> [Entries supplied]:
[start]

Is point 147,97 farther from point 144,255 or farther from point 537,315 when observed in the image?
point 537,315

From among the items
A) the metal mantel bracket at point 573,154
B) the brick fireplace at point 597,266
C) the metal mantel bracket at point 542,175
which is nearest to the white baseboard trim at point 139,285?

[end]

> [Problem to solve]: Rewrite every line of the listing above, swapping "metal mantel bracket" for "iron shelf bracket" wherever it occurs and leaving everything else unchanged.

> [Output for this task]:
Is point 147,97 farther from point 144,255 or farther from point 537,315 when observed in the image?
point 537,315

From among the items
A) the iron shelf bracket at point 573,154
B) the brick fireplace at point 597,266
C) the iron shelf bracket at point 542,175
which is nearest to the white baseboard trim at point 139,285?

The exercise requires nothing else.